I'm trying to combine two data.frames which each containing 10 columns of
which they each share two common fields. Here are two small test datasets.

df1 <- data.frame(date =
c("2021-1-1","2021-1-1","2021-1-1","2021-1-1","2021-1-1",
 
"2021-1-2","2021-1-2","2021-1-3","2021-1-3","2021-1-3"),
                  geo_hash =
c("abc123","abc123","abc456","abc789","abc246","abc123",
                               "asd123","abc789","abc890","abc123"),
                  ad_id = c("a12345","b12345","a12345","a12345","c12345",
                            "b12345","b12345","a12345","b12345","a12345"))
df2 <- data.frame(date =
c("2021-1-1","2021-1-1","2021-1-2","2021-1-3","2021-1-3"),
                  geo_hash =
c("abc123","abc456","abc123","abc789","abc890"),
                  event = c("shoting","ied","protest","riot","protest"))

I'm trying to combine them such that I get a combined data.frames such as 

date		geo_hash	ad_id		event
1/1/2021	abc123		a12345		shoting
1/1/2021	abc123		b12345	
1/1/2021	abc456		a12345		ied
1/1/2021	abc789		a12345	
1/1/2021	abc246		c12345	

Jeff
#
Have you looked at the merge function in base R?

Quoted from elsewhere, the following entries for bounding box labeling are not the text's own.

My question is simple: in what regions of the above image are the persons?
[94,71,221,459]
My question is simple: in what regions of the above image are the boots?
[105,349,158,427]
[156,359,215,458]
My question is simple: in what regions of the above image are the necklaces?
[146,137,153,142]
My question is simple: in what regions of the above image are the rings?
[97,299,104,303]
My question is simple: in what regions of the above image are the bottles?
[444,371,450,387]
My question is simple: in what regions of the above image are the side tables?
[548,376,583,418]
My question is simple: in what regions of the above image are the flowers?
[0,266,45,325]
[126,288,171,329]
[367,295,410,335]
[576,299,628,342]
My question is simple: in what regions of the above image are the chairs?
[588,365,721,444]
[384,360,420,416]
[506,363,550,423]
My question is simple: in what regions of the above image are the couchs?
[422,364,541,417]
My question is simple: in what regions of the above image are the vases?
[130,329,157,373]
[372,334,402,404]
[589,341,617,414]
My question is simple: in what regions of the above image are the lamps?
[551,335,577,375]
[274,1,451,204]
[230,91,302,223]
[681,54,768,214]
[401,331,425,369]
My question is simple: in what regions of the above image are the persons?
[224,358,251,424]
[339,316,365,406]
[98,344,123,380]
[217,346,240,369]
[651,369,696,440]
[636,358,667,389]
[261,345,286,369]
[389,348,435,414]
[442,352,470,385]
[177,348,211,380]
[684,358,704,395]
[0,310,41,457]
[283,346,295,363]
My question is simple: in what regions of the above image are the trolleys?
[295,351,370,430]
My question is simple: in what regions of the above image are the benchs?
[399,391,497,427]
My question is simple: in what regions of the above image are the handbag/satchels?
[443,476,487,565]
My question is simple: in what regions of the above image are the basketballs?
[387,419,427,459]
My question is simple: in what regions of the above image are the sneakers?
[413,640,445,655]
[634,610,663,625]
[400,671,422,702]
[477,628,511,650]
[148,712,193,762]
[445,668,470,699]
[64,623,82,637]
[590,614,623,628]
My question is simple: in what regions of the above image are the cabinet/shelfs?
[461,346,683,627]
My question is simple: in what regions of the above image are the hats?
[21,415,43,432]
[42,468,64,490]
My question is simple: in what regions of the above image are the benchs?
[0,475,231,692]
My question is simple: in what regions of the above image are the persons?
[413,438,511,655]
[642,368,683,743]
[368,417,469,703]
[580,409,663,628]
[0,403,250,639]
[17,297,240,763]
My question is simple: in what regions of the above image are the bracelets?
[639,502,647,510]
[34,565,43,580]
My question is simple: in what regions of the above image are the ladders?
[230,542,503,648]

https://www.rdocumentation.org/packages/base/versions/3.6.2/topics/merge
On 2022-03-19 21:15, Jeff Reichman wrote:
#
Evening Tom

Yest I've been playing with the merge function.  But haven't been able to
achieve what I need. Could maybe the way to to and it might be my syntax

-----Original Message-----
From: Tom Woolman <twoolman at ontargettek.com> 
Sent: Saturday, March 19, 2022 8:20 PM
To: reichmanj at sbcglobal.net
Cc: r-help at r-project.org
Subject: Re: [R] Combining data.frames

Have you looked at the merge function in base R?

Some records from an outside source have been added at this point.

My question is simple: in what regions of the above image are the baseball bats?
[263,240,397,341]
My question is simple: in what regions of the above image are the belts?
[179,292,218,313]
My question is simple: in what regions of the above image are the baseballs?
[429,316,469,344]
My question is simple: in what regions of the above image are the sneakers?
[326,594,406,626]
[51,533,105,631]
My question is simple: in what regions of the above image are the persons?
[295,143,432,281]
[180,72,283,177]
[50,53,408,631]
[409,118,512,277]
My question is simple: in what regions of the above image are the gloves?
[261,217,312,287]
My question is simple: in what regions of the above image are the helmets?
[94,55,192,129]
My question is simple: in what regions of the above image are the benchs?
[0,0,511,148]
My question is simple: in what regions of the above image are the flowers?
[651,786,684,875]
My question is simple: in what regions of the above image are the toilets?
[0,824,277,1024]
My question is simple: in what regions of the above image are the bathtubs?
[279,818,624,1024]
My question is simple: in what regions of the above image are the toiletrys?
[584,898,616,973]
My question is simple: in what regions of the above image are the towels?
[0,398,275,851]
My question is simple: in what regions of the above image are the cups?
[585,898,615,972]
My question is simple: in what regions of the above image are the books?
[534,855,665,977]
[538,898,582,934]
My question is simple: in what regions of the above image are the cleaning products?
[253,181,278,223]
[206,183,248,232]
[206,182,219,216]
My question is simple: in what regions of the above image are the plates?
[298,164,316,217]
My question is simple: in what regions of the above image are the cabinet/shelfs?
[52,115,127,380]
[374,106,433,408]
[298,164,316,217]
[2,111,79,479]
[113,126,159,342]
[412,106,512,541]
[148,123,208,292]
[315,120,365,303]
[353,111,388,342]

https://www.rdocumentation.org/packages/base/versions/3.6.2/topics/merge
On 2022-03-19 21:15, Jeff Reichman wrote:
#
You can also do "SQL-like" joins in the tidyverse with dplyr.
On 2022-03-19 21:23, Jeff Reichman wrote:
#
Yes I'm reading that presently

The closest I've gotten has been

df3 <- merge(df1, df2, all = TRUE)

-----Original Message-----
From: Tom Woolman <twoolman at ontargettek.com> 
Sent: Saturday, March 19, 2022 8:27 PM
To: reichmanj at sbcglobal.net
Cc: r-help at r-project.org
Subject: Re: [R] Combining data.frames

You can also do "SQL-like" joins in the tidyverse with dplyr.
On 2022-03-19 21:23, Jeff Reichman wrote:
#
Tom

Looks like I figured it out. Syntax issue - wrong "all" argument  (I think)

-----Original Message-----
From: Tom Woolman <twoolman at ontargettek.com> 
Sent: Saturday, March 19, 2022 8:27 PM
To: reichmanj at sbcglobal.net
Cc: r-help at r-project.org
Subject: Re: [R] Combining data.frames

You can also do "SQL-like" joins in the tidyverse with dplyr.
On 2022-03-19 21:23, Jeff Reichman wrote:
#
I'm trying hard to take tonight off and avoid booting up the laptop and 
launching R... :)   but you need to merge by the primary key(s), e.g. 
the common columns (common IVs) shared between the two dataframes.
On 2022-03-19 21:38, Jeff Reichman wrote:
#
Then show your code so we can focus on what you haven't yet figured out. Have you read the examples in the merge help page?
On March 19, 2022 6:23:02 PM PDT, Jeff Reichman <reichmanj at sbcglobal.net> wrote:

  
    
#
by = c("date", "geo_hash" )
On March 19, 2022 6:31:19 PM PDT, Jeff Reichman <reichmanj at sbcglobal.net> wrote:

  
    
#
Jeff

This seems to work 

df3 <- merge(df1, df2, all = TRUE)

When I use either of the by.x, by.y or all.x, all.y arguments  I get really weard results.  Simply using the code about appears to work thus far.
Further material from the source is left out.